* begin Source extract *

Howdy, howdy! Have some unorganized thoughts (edit: this sentence made no sense previously):

Have you looked at pairplots for things? Is it that different chains are in different places? Or that the posterior is super correlated and there are treedepth things? Or is it divergences?

vector<lower=0>[T] x_ub[N, S];    // Unbounded states

That looks bounded, but it says it isn’t bounded?

Going by what’s in the paper, it seems like there are four terms in their log density:

\theta \sim \text{something} – prior on ODE parameters
x \sim \text{multi_normal}(0, C_\phi) – GP prior on states
y \sim \text{normal}(x, \sigma^2) – Observational noise
And then adding in a \text{log_multi_normal_lpdf}(f(x, θ) | Dx, A + \gamma I) (how they get this seems weird to me but ignore that for now)

Any particular reason to avoid writing it like this? Since you’re not sampling your GP hyperparameters you can do all your Choleskys n’ such before hand and this should be fast enough.

aornugent · June 12, 2018, 3:08am

Ben, you little ripper!

That makes so much more sense. I a) missed that x could/should be distributed multivariate and b) got a bit hung up on breaking down each step that I missed the forest for the trees.

Bungled the labelling of this. It’s the positive increment from the lower bound of x which maintains positive states on the data scale (unnormalised):

This means I get a warning about non-linear transforms when sampling x \sim multi\_normal(0, C_{\phi}) but I think it’s ok in this case, right?

Making the suggested changes, the model runs much slower but more correctly. 2000 iterations took ~90mins, n_{eff} > 750 and \hat{R} \approx 1. It recovers parameters in line with Bob’s case study, but off by an order of magnitude which I think means there’s a mistake in my pre-processing code (3D arrays are a pain to keep straight).

* end Source extract *

• **Tasks and exercises**
1. According to the forum thread, how long did 2000 iterations take after the suggested changes were made?
2. Repeat the part of the forum thread starting with "Any particular reason" and going on through "for the trees.".

* begin Record set *

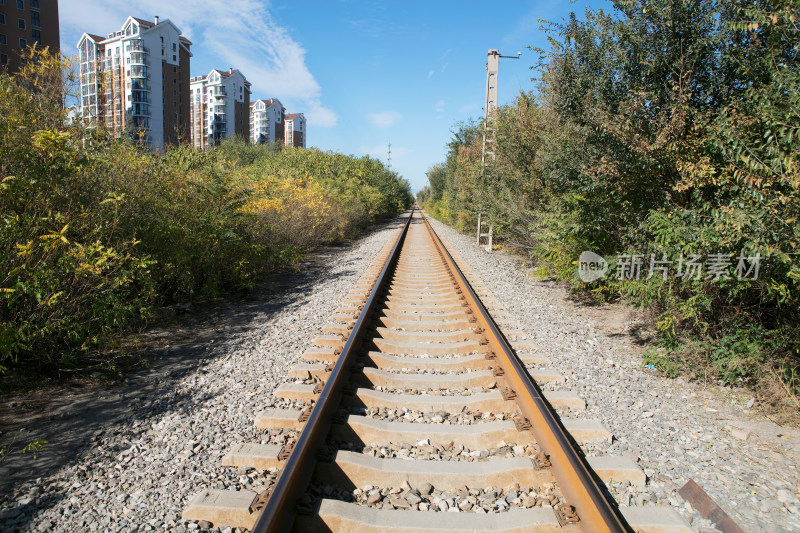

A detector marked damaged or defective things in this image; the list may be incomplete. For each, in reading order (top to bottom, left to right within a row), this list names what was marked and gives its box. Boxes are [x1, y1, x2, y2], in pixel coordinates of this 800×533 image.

rusty rail [250, 209, 412, 532]
rusty rail [418, 210, 632, 528]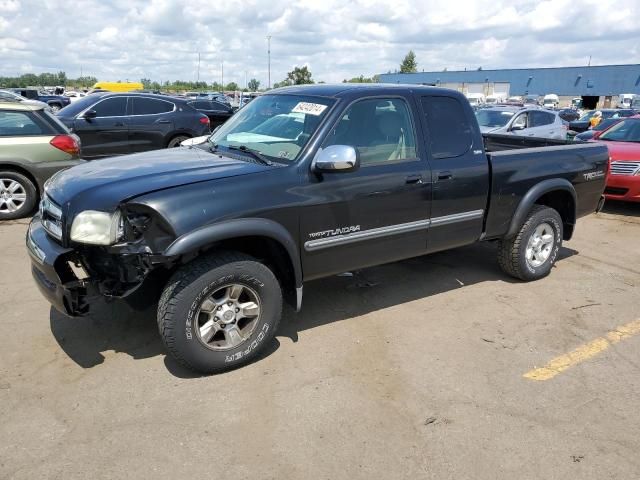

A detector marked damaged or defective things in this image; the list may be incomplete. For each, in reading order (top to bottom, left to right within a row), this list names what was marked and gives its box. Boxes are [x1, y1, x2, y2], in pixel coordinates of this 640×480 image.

damaged front bumper [26, 217, 95, 316]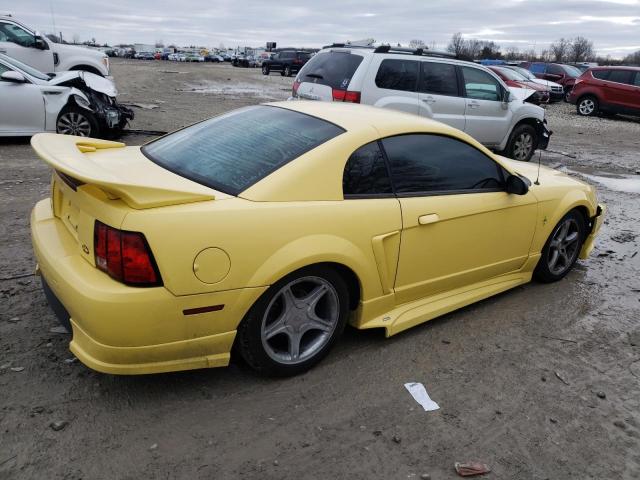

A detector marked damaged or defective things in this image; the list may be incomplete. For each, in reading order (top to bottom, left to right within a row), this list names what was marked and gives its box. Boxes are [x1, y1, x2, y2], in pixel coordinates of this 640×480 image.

damaged vehicle [0, 53, 132, 138]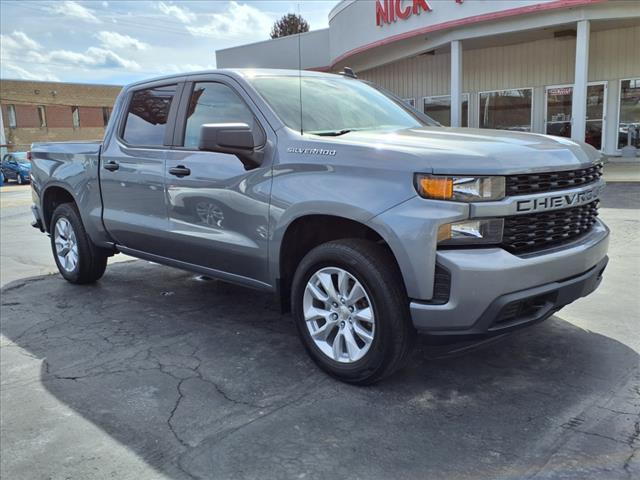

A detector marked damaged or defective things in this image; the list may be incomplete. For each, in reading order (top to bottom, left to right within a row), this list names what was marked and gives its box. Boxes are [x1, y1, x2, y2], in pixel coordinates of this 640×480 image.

cracked pavement [0, 182, 636, 478]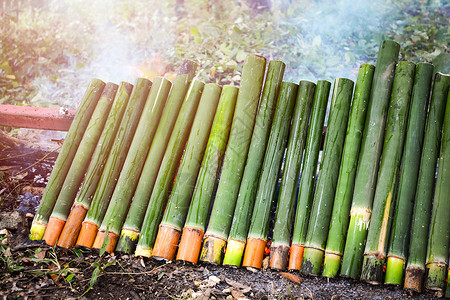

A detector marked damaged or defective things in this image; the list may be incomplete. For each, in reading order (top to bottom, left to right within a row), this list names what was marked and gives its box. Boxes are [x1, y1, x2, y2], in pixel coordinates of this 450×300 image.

charred bamboo end [43, 218, 66, 246]
charred bamboo end [56, 204, 87, 248]
charred bamboo end [75, 220, 99, 248]
charred bamboo end [150, 225, 180, 260]
burnt tip of bamboo [176, 226, 204, 264]
charred bamboo end [177, 226, 205, 264]
charred bamboo end [200, 236, 227, 264]
charred bamboo end [222, 239, 246, 268]
charred bamboo end [243, 238, 268, 270]
charred bamboo end [268, 245, 290, 270]
charred bamboo end [288, 245, 306, 270]
charred bamboo end [384, 255, 406, 286]
charred bamboo end [402, 266, 424, 292]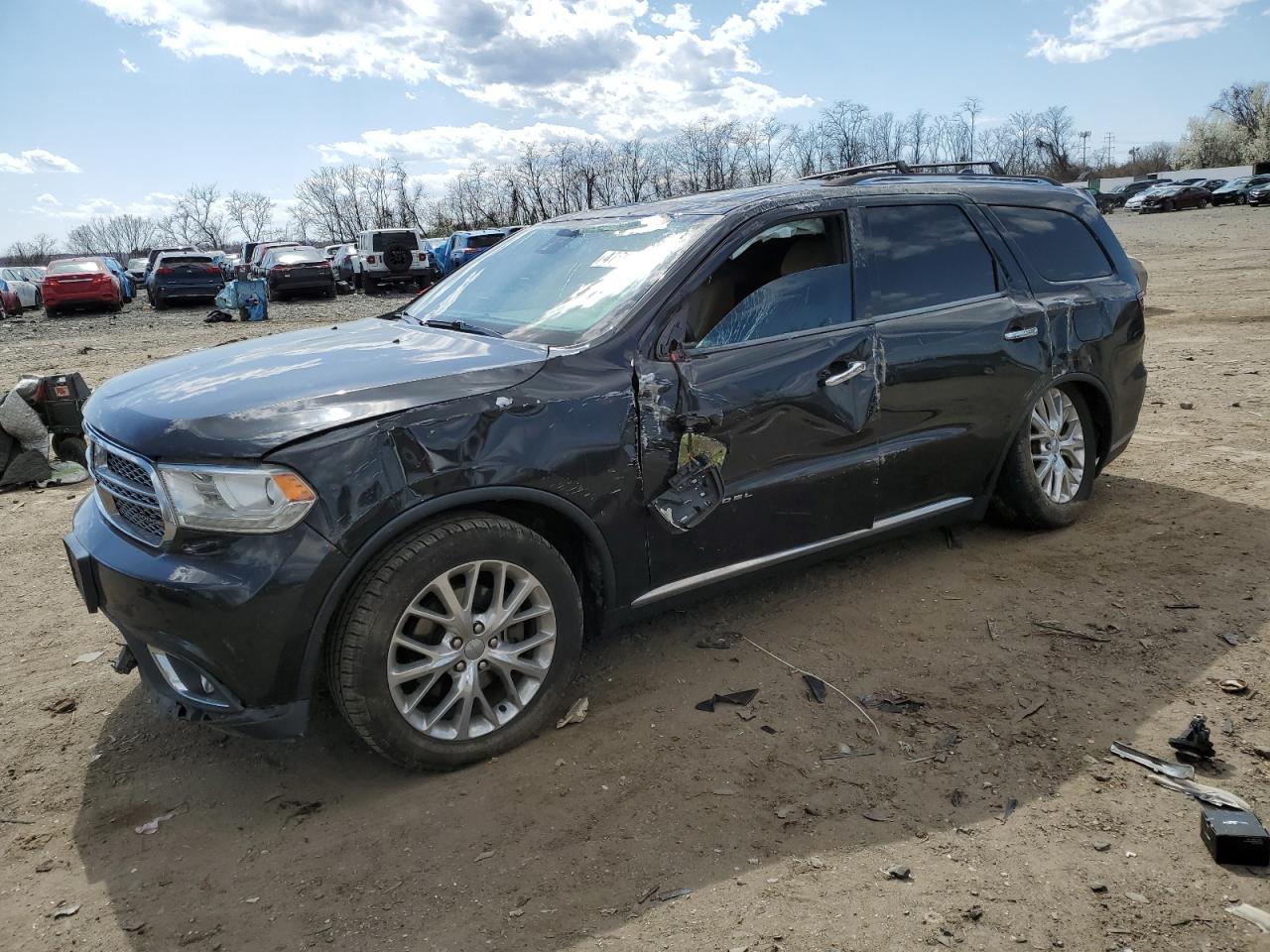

* end Record set *

• **List of solutions**
1. About 90 minutes.

2.
Any particular reason to avoid writing it like this? Since you’re not sampling your GP hyperparameters you can do all your Choleskys n’ such before hand and this should be fast enough.

aornugent · June 12, 2018, 3:08am

Ben, you little ripper!

That makes so much more sense. I a) missed that x could/should be distributed multivariate and b) got a bit hung up on breaking down each step that I missed the forest for the trees.